This week there seems to have been a glut of media stories about high-profile couples taking “time apart”, or “living apart” from one another. Perhaps the recent research from Stowe Family Law, showing that 18% of parents begin the new school year contemplating major changes to their relationships, isn’t confined to us mere mortals.
With separation in the news, I’d like to take a closer look at what is, at least in England and Wales, a relatively simple process. When two people separate, they agree to live apart from one another for a temporary or extended period.
The following excerpts are taken from my book, Divorce & Splitting Up: Advice From a Top Family Lawyer.
A Deed of Separation
If you wish to separate from your spouse, you can enter into a physical separation, which you can do while still living in the same house.

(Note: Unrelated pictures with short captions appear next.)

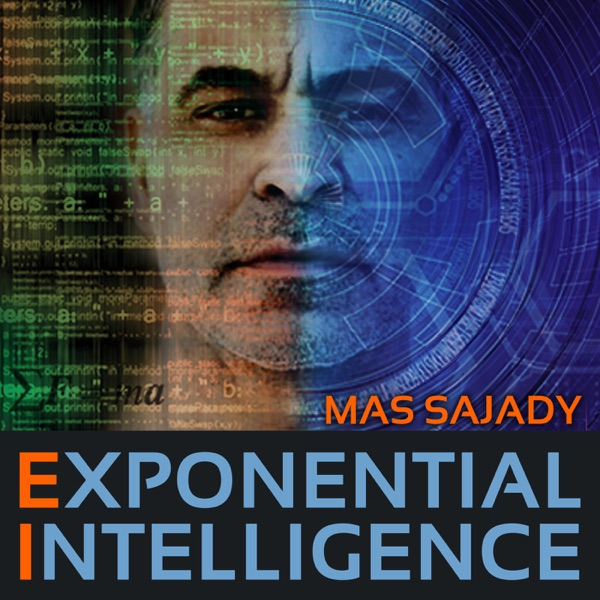 Exponential Intelligence® with Mas Sajady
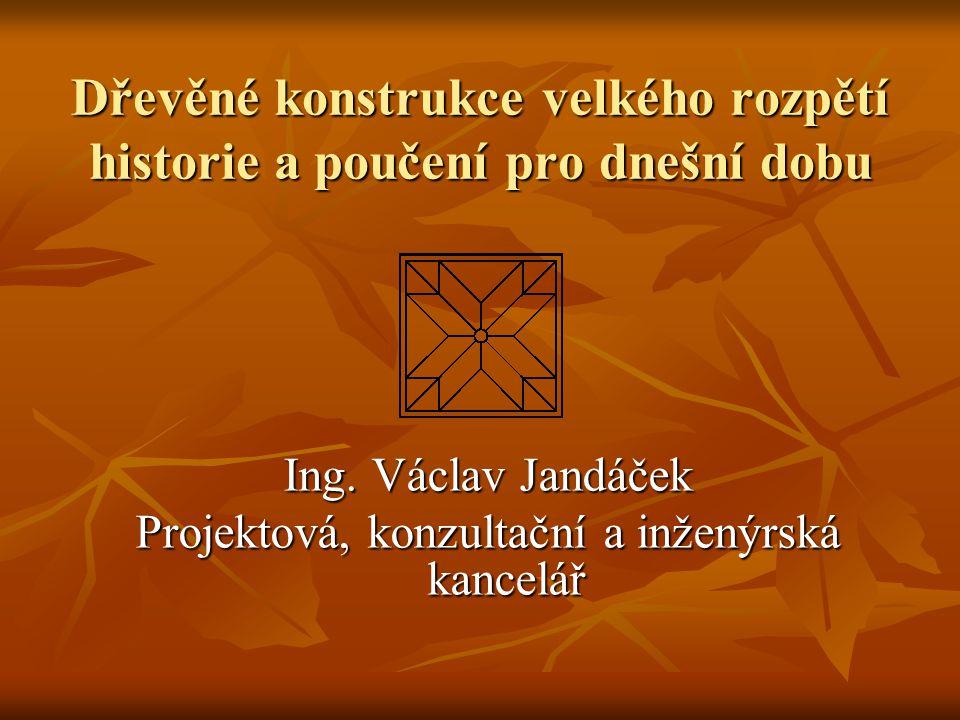 Dřevěné konstrukce velkého rozpětí historie a poučení pro dnešní dobu Ing. Václav Jandáček Projektová, konzultační a inženýrská kancelář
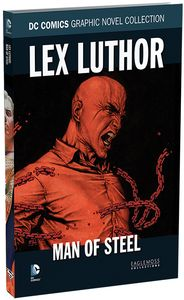 [DC: Graphic Novel Collection: Volume 12: Lex Luther Man Of Steel (Hardcover) (Product Image)]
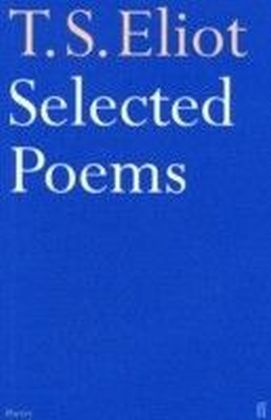 Selected Poems of T. S. Eliot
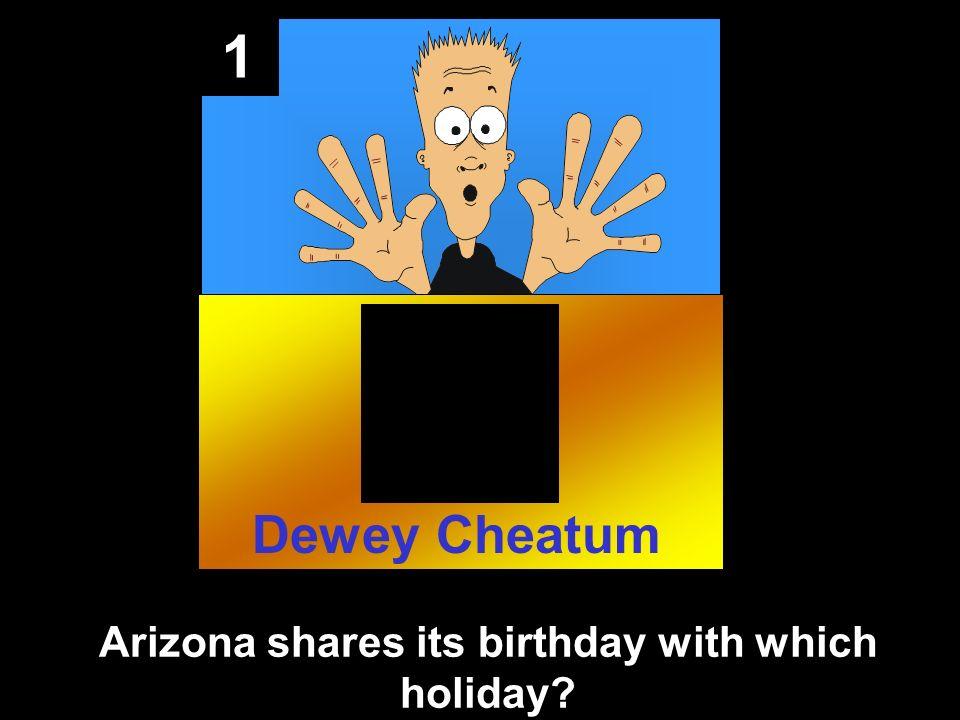 1 Arizona shares its birthday with which holiday? Dewey Cheatum
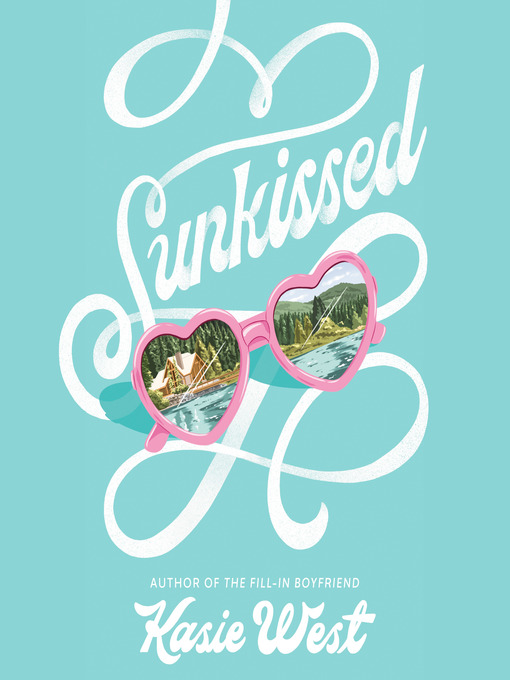 Title details for Sunkissed by Kasie West - Available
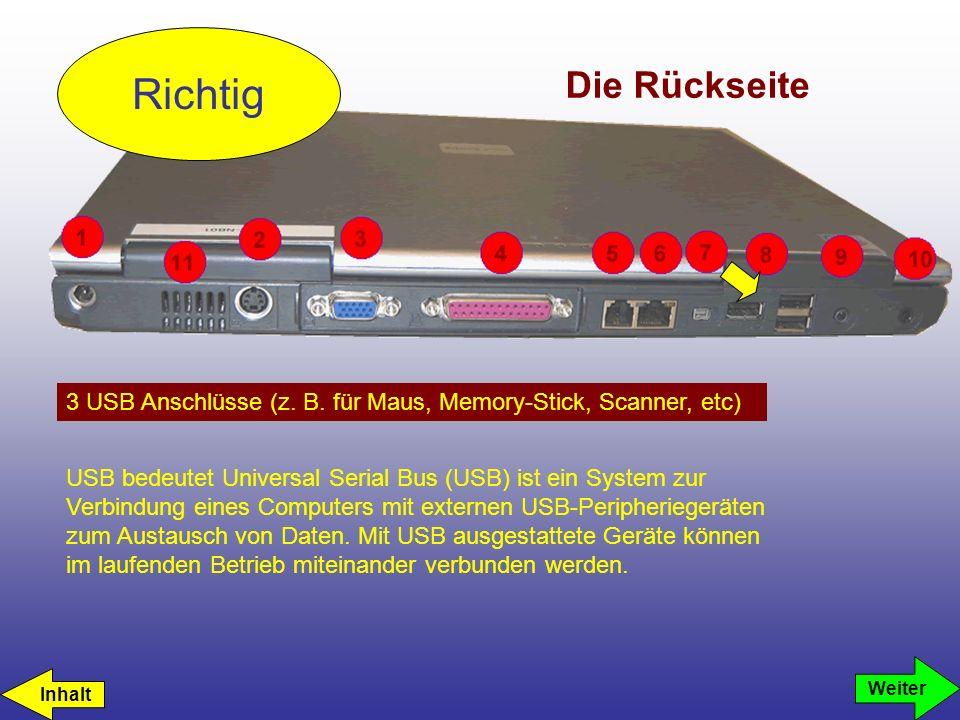 Die Rückseite 3 USB Anschlüsse (z. B. für Maus, Memory-Stick, Scanner, etc) Richtig Weiter USB bedeutet Universal Serial Bus (USB) ist ein System zur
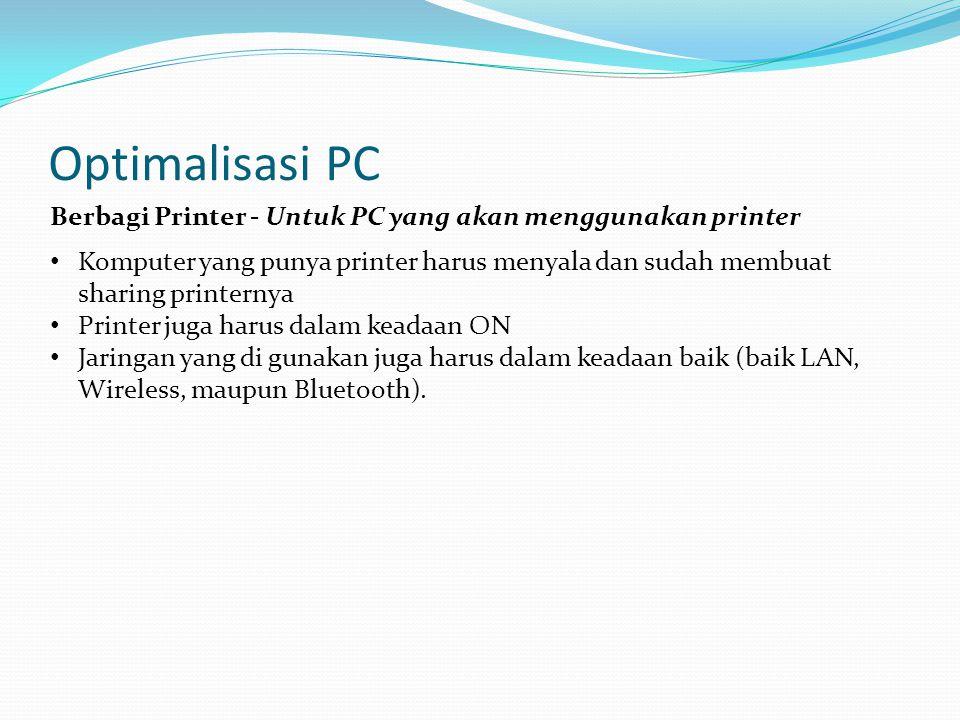 Optimalisasi PC Berbagi Printer - Untuk PC yang akan menggunakan printer Komputer yang punya printer harus menyala dan sudah membuat sharing printernya Printer juga harus dalam keadaan ON Jaringan yang di gunakan juga harus dalam keadaan baik (baik LAN, Wireless, maupun Bluetooth).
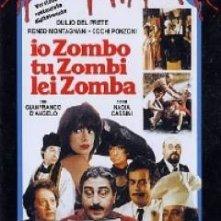 La locandina di Io zombo, tu zombi, lei zomba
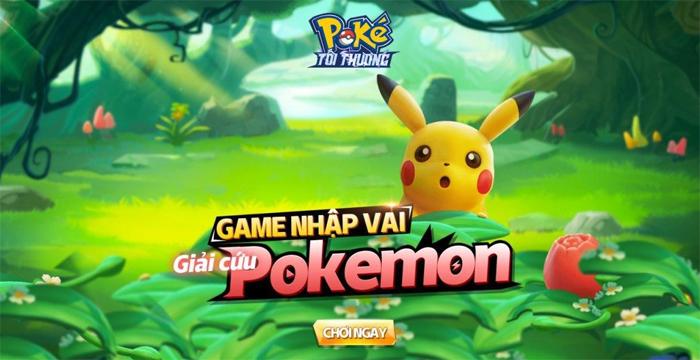 Poke Tối Thượng là game nhập vai giải cứu Pokemon độc nhất tại Việt Nam 0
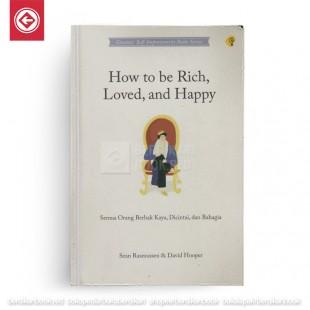 How to be Rich Loved and Happy Semua Orang Berhak Kaya Dicintai dan Bahagia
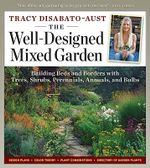 The Well-Designed Mixed Garden : Building Beds and Borders with Trees, Shrubs, Perennials, Annuals, and Bulbs - Tracy  DiSabato-Aust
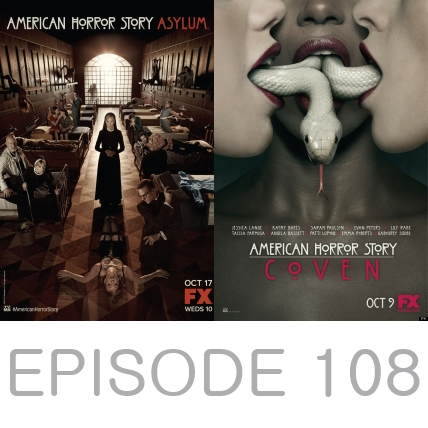 Episode 108 - American Horror Story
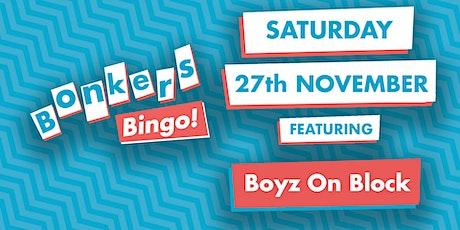 Bonkers Bingo: Mecca Wakefield Featuring Boyz On Block tickets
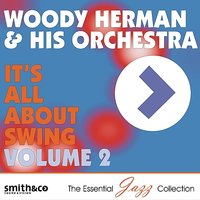 It's All About Swing, Vol. 2 — Woody Herman, Woody Herman Orchestra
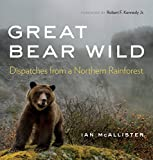 img - for Great Bear Wild: Dispatches from a Northern Rainforest book / textbook / text book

In addition to this, or instead of it, you can enter into a Deed of Separation. This records your agreement to separate, and an agreement to divorce in the future. It can also record an agreement about arrangements for any children during the period of separation, and afterwards on divorce. It can also record an agreement about financial arrangements during the separation and upon divorce. Your solicitor will be able to advise you.
If court proceedings are necessary, you can apply for a “judicial separation”. For example, a judicial separation may be required if you have not yet been married for a year, or if one or both of you have religious objections to divorce.
A judicial separation is a similar process to divorce. You can obtain all the financial orders that you would upon divorce, with the exception of a clean financial break.
In judicial separation proceedings , applications to the court can be made in relation to the children. If there are no proceedings, stand-alone applications can still be made in relation to the children under the Children Act 1989.
Why I do not like the concept of “separation”
I must admit, I am not a fan of separation. I see it as a halfway house offering little if any consolation to either party, for the following reasons:
- It is not necessary for divorce. The idea that you have to separate before you can get a divorce is a myth that is seemingly perpetuated by every pub lawyer in the land. It is true that two years of separation, providing both parties consent, can be one of the “facts” used to prove that “irretrievable breakdown” of the marriage has taken place. It is also true that if there is no consent, then the couple must live apart for five years before one of them can seek a divorce against the other’s will. However, these are not the only ”facts”: the others are adultery, unreasonable behaviour and desertion for two years or more.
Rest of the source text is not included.